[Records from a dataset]
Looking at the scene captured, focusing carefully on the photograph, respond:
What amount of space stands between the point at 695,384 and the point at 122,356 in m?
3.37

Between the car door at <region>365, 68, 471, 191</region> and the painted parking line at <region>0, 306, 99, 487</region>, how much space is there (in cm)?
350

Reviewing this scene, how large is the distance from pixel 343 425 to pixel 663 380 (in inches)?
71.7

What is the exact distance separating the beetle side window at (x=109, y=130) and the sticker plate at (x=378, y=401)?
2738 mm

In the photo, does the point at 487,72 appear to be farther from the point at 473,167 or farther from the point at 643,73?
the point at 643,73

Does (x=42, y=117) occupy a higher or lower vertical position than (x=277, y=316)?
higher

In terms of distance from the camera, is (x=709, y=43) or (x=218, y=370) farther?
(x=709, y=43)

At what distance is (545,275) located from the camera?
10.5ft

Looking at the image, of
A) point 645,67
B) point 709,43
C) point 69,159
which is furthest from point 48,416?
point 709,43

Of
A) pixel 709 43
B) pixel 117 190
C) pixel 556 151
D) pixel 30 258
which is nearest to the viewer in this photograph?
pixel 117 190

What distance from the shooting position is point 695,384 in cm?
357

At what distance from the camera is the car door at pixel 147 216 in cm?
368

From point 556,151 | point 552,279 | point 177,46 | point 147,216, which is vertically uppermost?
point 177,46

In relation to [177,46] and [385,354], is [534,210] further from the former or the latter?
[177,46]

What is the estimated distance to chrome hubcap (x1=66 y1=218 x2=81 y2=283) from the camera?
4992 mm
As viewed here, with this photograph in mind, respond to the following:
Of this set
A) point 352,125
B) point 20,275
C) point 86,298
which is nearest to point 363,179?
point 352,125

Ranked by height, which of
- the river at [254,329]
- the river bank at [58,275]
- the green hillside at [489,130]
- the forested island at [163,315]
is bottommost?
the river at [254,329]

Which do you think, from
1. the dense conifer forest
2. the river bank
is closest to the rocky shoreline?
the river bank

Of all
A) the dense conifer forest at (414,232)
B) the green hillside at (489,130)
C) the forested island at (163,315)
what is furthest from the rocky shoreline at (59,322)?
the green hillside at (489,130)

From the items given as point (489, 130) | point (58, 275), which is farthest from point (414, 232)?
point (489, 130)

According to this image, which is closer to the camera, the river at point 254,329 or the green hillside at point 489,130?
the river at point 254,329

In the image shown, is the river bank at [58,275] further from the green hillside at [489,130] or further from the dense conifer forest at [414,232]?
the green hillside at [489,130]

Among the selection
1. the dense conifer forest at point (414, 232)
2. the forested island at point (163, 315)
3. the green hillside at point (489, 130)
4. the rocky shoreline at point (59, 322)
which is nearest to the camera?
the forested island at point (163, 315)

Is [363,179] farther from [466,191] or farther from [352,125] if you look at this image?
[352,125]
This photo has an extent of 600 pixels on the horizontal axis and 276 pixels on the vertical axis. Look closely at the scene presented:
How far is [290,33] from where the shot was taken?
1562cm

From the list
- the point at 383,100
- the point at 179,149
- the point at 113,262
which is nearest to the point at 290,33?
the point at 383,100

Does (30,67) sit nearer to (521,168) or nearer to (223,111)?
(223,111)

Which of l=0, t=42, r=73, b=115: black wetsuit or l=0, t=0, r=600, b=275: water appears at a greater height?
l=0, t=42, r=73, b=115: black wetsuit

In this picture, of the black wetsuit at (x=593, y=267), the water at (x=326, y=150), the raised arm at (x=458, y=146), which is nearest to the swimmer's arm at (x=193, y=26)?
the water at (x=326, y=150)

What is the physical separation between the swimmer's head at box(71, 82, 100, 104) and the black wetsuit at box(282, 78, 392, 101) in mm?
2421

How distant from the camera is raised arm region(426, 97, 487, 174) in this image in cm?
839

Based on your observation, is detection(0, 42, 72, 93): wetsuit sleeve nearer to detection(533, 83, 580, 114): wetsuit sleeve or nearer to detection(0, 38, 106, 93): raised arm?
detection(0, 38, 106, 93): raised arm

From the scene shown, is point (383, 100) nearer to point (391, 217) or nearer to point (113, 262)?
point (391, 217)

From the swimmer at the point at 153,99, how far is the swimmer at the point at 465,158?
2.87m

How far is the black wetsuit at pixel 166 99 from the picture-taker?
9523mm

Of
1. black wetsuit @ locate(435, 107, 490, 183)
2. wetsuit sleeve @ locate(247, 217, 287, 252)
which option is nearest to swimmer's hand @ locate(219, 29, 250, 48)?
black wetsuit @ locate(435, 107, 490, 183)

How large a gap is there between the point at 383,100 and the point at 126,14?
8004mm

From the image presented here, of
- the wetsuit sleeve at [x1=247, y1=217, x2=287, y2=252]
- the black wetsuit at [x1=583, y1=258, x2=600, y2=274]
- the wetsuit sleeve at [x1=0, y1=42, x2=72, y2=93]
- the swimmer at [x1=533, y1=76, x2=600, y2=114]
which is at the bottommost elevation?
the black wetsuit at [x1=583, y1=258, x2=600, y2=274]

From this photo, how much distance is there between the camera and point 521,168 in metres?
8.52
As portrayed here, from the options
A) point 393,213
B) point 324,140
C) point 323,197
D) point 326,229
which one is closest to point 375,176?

Your instructions
Return all of the entries word for word.

Result
Looking at the scene captured, focusing carefully on the photograph, respond:
What amount of space stands between the point at 695,384 and the point at 122,356 in m?
3.37

Between the car door at <region>365, 68, 471, 191</region> and the painted parking line at <region>0, 306, 99, 487</region>, how much space is there (in cm)?
350

Reviewing this scene, how large is the distance from pixel 343 425 to pixel 663 380 (in inches)?
71.7

What is the exact distance separating the beetle side window at (x=109, y=130) and the sticker plate at (x=378, y=401)?
2738 mm

In the photo, does the point at 487,72 appear to be farther from the point at 473,167 or farther from the point at 643,73?
the point at 643,73

Does (x=42, y=117) occupy a higher or lower vertical position than (x=277, y=316)?
higher

In terms of distance from the camera, is (x=709, y=43) or (x=218, y=370) farther?
(x=709, y=43)

At what distance is (545,275) located from the camera?
10.5ft

Looking at the image, of
A) point 645,67
B) point 709,43
C) point 69,159
which is furthest from point 48,416?
point 709,43

Of
A) pixel 709 43
B) pixel 117 190
C) pixel 556 151
D) pixel 30 258
which is nearest to the viewer in this photograph?
pixel 117 190

What distance from the shooting position is point 695,384 in cm?
357

At what distance from the camera is the car door at pixel 147 216 in cm?
368

From point 556,151 | point 552,279 | point 177,46 | point 147,216, which is vertically uppermost?
point 177,46

In relation to [177,46] and [385,354], is [534,210] further from the former or the latter?
[177,46]

What is the estimated distance to chrome hubcap (x1=66 y1=218 x2=81 y2=283) from the camera?
4992 mm
As viewed here, with this photograph in mind, respond to the following:
Of this set
A) point 352,125
B) point 20,275
C) point 86,298
which is nearest to point 363,179?
point 352,125

Ranked by height, which of
- the river at [254,329]
- the river bank at [58,275]
- the green hillside at [489,130]
- the forested island at [163,315]
is bottommost?
the river at [254,329]

Which do you think, from
1. the dense conifer forest
2. the river bank
is closest to the rocky shoreline?
the river bank

Of all
A) the dense conifer forest at (414,232)
B) the green hillside at (489,130)
C) the forested island at (163,315)
what is furthest from the rocky shoreline at (59,322)?
the green hillside at (489,130)

From the items given as point (489, 130) | point (58, 275), which is farthest from point (414, 232)?
point (489, 130)

According to this image, which is closer to the camera, the river at point 254,329 or the green hillside at point 489,130?
the river at point 254,329

In the image shown, is the river bank at [58,275] further from the green hillside at [489,130] or further from the dense conifer forest at [414,232]?
the green hillside at [489,130]

Among the selection
1. the dense conifer forest at point (414, 232)
2. the forested island at point (163, 315)
3. the green hillside at point (489, 130)
4. the rocky shoreline at point (59, 322)
which is nearest to the camera?
the forested island at point (163, 315)

Is [363,179] farther from [466,191] or farther from [352,125] if you look at this image?
[352,125]
This photo has an extent of 600 pixels on the horizontal axis and 276 pixels on the vertical axis. Look closely at the scene presented:
How far is [290,33] from where the shot was taken?
1562cm

From the list
- the point at 383,100
- the point at 179,149
- the point at 113,262
which is nearest to the point at 290,33?
the point at 383,100

Does (30,67) sit nearer to (521,168) or nearer to (223,111)?
(223,111)

Which of l=0, t=42, r=73, b=115: black wetsuit or l=0, t=0, r=600, b=275: water appears at a greater height?
l=0, t=42, r=73, b=115: black wetsuit

In this picture, of the black wetsuit at (x=593, y=267), the water at (x=326, y=150), the raised arm at (x=458, y=146), which is nearest to the swimmer's arm at (x=193, y=26)?
the water at (x=326, y=150)

What is the physical separation between the swimmer's head at box(71, 82, 100, 104) and the black wetsuit at box(282, 78, 392, 101) in mm?
2421

How distant from the camera is raised arm region(426, 97, 487, 174) in this image in cm?
839

Based on your observation, is detection(0, 42, 72, 93): wetsuit sleeve nearer to detection(533, 83, 580, 114): wetsuit sleeve or nearer to detection(0, 38, 106, 93): raised arm?
detection(0, 38, 106, 93): raised arm

From the scene shown, is point (383, 100) nearer to point (391, 217) or nearer to point (113, 262)?
point (391, 217)

From the swimmer at the point at 153,99, how far is the swimmer at the point at 465,158?
2.87m

How far is the black wetsuit at pixel 166 99 from the picture-taker?
9523mm

Of
1. black wetsuit @ locate(435, 107, 490, 183)
2. wetsuit sleeve @ locate(247, 217, 287, 252)
which option is nearest to swimmer's hand @ locate(219, 29, 250, 48)?
black wetsuit @ locate(435, 107, 490, 183)

How large a gap is there between the point at 383,100 and the point at 126,14?
8004mm

From the image presented here, of
- the wetsuit sleeve at [x1=247, y1=217, x2=287, y2=252]
- the black wetsuit at [x1=583, y1=258, x2=600, y2=274]
- the wetsuit sleeve at [x1=0, y1=42, x2=72, y2=93]
- the swimmer at [x1=533, y1=76, x2=600, y2=114]
which is at the bottommost elevation?
the black wetsuit at [x1=583, y1=258, x2=600, y2=274]

From this photo, how much distance is there between the camera and point 521,168 in metres?
8.52
As portrayed here, from the options
A) point 393,213
B) point 324,140
C) point 323,197
D) point 326,229
which one is closest to point 375,176?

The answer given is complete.